Shareef is a developmental sociologist who has moved to Whitehorse with his family to teach at Yukon College after 12 years at the University of Alberta. In 2012, he spent 10 months living and working in Fort McMurray, and is alarmed by what he saw in what has been described as Canada’s manliest city.
“There is an unabated flow of cash. An open display of wealth by the young men of this city breeds a kind of arrogant, hostile masculinity, because they don’t have to depend on anyone else for anything,” said Shareef.
While there, he saw resource companies and the Wood Buffalo Regional Municipality launch a variety of community programs, but he questions their ability to address the preconditions for social and cultural sustainability.
“Social sustainability, building a community, requires some kind of generosity of spirit and empathy towards society and each other. Due to the nature of their work, their long stints in camp, these men are living fragmented, compartmentalized lives that lead them to act out aggressively towards society, towards other people.”
According to Shareef, aggressive masculinity is not necessarily expressed as violence. It can take many hostile forms, such as shunning, belittling, or racially-insensitive jokes. He got to know men from different cultural groups while conducting his research and says expressions of aggressive masculinity are similar regardless of the men’s cultural heritage.

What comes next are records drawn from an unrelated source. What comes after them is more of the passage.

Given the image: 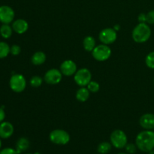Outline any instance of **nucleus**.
<instances>
[{
    "mask_svg": "<svg viewBox=\"0 0 154 154\" xmlns=\"http://www.w3.org/2000/svg\"><path fill=\"white\" fill-rule=\"evenodd\" d=\"M135 144L138 150L148 153L154 149V132L145 130L139 132L135 138Z\"/></svg>",
    "mask_w": 154,
    "mask_h": 154,
    "instance_id": "1",
    "label": "nucleus"
},
{
    "mask_svg": "<svg viewBox=\"0 0 154 154\" xmlns=\"http://www.w3.org/2000/svg\"><path fill=\"white\" fill-rule=\"evenodd\" d=\"M151 35V29L146 23H139L132 31V36L136 43H144L147 42Z\"/></svg>",
    "mask_w": 154,
    "mask_h": 154,
    "instance_id": "2",
    "label": "nucleus"
},
{
    "mask_svg": "<svg viewBox=\"0 0 154 154\" xmlns=\"http://www.w3.org/2000/svg\"><path fill=\"white\" fill-rule=\"evenodd\" d=\"M50 141L57 145H66L70 141V135L63 129H54L49 135Z\"/></svg>",
    "mask_w": 154,
    "mask_h": 154,
    "instance_id": "3",
    "label": "nucleus"
},
{
    "mask_svg": "<svg viewBox=\"0 0 154 154\" xmlns=\"http://www.w3.org/2000/svg\"><path fill=\"white\" fill-rule=\"evenodd\" d=\"M110 140H111V143L112 146H114L117 149L125 148L128 141L126 133L123 130H120V129L114 130L111 133Z\"/></svg>",
    "mask_w": 154,
    "mask_h": 154,
    "instance_id": "4",
    "label": "nucleus"
},
{
    "mask_svg": "<svg viewBox=\"0 0 154 154\" xmlns=\"http://www.w3.org/2000/svg\"><path fill=\"white\" fill-rule=\"evenodd\" d=\"M111 55V49L107 45H98L96 46L93 51L92 56L96 60L99 62L106 61L110 58Z\"/></svg>",
    "mask_w": 154,
    "mask_h": 154,
    "instance_id": "5",
    "label": "nucleus"
},
{
    "mask_svg": "<svg viewBox=\"0 0 154 154\" xmlns=\"http://www.w3.org/2000/svg\"><path fill=\"white\" fill-rule=\"evenodd\" d=\"M74 81L80 87H86L92 81V74L88 69L82 68L75 74Z\"/></svg>",
    "mask_w": 154,
    "mask_h": 154,
    "instance_id": "6",
    "label": "nucleus"
},
{
    "mask_svg": "<svg viewBox=\"0 0 154 154\" xmlns=\"http://www.w3.org/2000/svg\"><path fill=\"white\" fill-rule=\"evenodd\" d=\"M10 87L15 93H21L26 87V81L23 75L20 74H15L11 78L9 81Z\"/></svg>",
    "mask_w": 154,
    "mask_h": 154,
    "instance_id": "7",
    "label": "nucleus"
},
{
    "mask_svg": "<svg viewBox=\"0 0 154 154\" xmlns=\"http://www.w3.org/2000/svg\"><path fill=\"white\" fill-rule=\"evenodd\" d=\"M117 31L114 28H105L100 32L99 35V38L100 42L104 45H111L115 42L117 40Z\"/></svg>",
    "mask_w": 154,
    "mask_h": 154,
    "instance_id": "8",
    "label": "nucleus"
},
{
    "mask_svg": "<svg viewBox=\"0 0 154 154\" xmlns=\"http://www.w3.org/2000/svg\"><path fill=\"white\" fill-rule=\"evenodd\" d=\"M63 78V74L60 70L57 69H51L45 73L44 80L45 82L51 85H56L60 83Z\"/></svg>",
    "mask_w": 154,
    "mask_h": 154,
    "instance_id": "9",
    "label": "nucleus"
},
{
    "mask_svg": "<svg viewBox=\"0 0 154 154\" xmlns=\"http://www.w3.org/2000/svg\"><path fill=\"white\" fill-rule=\"evenodd\" d=\"M14 16V11L10 6H0V22L2 23V24H9L11 23Z\"/></svg>",
    "mask_w": 154,
    "mask_h": 154,
    "instance_id": "10",
    "label": "nucleus"
},
{
    "mask_svg": "<svg viewBox=\"0 0 154 154\" xmlns=\"http://www.w3.org/2000/svg\"><path fill=\"white\" fill-rule=\"evenodd\" d=\"M60 70L63 75L69 77L75 75L78 69L75 62L71 60H67L62 63V64L60 65Z\"/></svg>",
    "mask_w": 154,
    "mask_h": 154,
    "instance_id": "11",
    "label": "nucleus"
},
{
    "mask_svg": "<svg viewBox=\"0 0 154 154\" xmlns=\"http://www.w3.org/2000/svg\"><path fill=\"white\" fill-rule=\"evenodd\" d=\"M139 124L145 130L154 129V114L150 113L143 114L139 119Z\"/></svg>",
    "mask_w": 154,
    "mask_h": 154,
    "instance_id": "12",
    "label": "nucleus"
},
{
    "mask_svg": "<svg viewBox=\"0 0 154 154\" xmlns=\"http://www.w3.org/2000/svg\"><path fill=\"white\" fill-rule=\"evenodd\" d=\"M13 125L9 122H2L0 123V138L3 139L9 138L14 133Z\"/></svg>",
    "mask_w": 154,
    "mask_h": 154,
    "instance_id": "13",
    "label": "nucleus"
},
{
    "mask_svg": "<svg viewBox=\"0 0 154 154\" xmlns=\"http://www.w3.org/2000/svg\"><path fill=\"white\" fill-rule=\"evenodd\" d=\"M12 29L17 34H23L28 30L29 24L25 20L18 19L12 23Z\"/></svg>",
    "mask_w": 154,
    "mask_h": 154,
    "instance_id": "14",
    "label": "nucleus"
},
{
    "mask_svg": "<svg viewBox=\"0 0 154 154\" xmlns=\"http://www.w3.org/2000/svg\"><path fill=\"white\" fill-rule=\"evenodd\" d=\"M30 146V142L28 140V138H25V137H22V138H20L17 140L16 143V149L18 154L21 153L22 152L26 151L29 149Z\"/></svg>",
    "mask_w": 154,
    "mask_h": 154,
    "instance_id": "15",
    "label": "nucleus"
},
{
    "mask_svg": "<svg viewBox=\"0 0 154 154\" xmlns=\"http://www.w3.org/2000/svg\"><path fill=\"white\" fill-rule=\"evenodd\" d=\"M46 54L42 51H37L31 57V62L35 66H41L46 61Z\"/></svg>",
    "mask_w": 154,
    "mask_h": 154,
    "instance_id": "16",
    "label": "nucleus"
},
{
    "mask_svg": "<svg viewBox=\"0 0 154 154\" xmlns=\"http://www.w3.org/2000/svg\"><path fill=\"white\" fill-rule=\"evenodd\" d=\"M90 98V91L87 88L84 87H81L76 92V99L77 100L81 102H84L88 100Z\"/></svg>",
    "mask_w": 154,
    "mask_h": 154,
    "instance_id": "17",
    "label": "nucleus"
},
{
    "mask_svg": "<svg viewBox=\"0 0 154 154\" xmlns=\"http://www.w3.org/2000/svg\"><path fill=\"white\" fill-rule=\"evenodd\" d=\"M83 46L84 50L87 52H92L96 48V40L93 36H87L84 39Z\"/></svg>",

He found that while resource companies have stringent rules in place at the worksite governing acceptable behavior, especially in regards to racism, this is just masking the problem.
“These men don’t want to lose their lucrative jobs, so if they have issues with a co-worker, whether practical or cultural, they will keep quiet. They will not talk to one another. The men are isolated and their frustrations boil away under the surface, which can lead to a very harmful co-existence between groups of people living in and around Fort McMurray.”
Shareef is hoping his initial research will provoke further study and debate in this rather contemporary area of how we create socially sustainable communities.
Dr. Shareef will present his research and share personal stories from his time in the city in his talk, Money, Masculinity, and Sustainability: Some thoughts and worries for Fort McMurray which will take place on Wednesday October 16, from 12 p.m. to 1 p.m. in room A2103 at Ayamdigut Campus. This free talk is part of the Yukon College Brown Bag Lunch Speaker Series.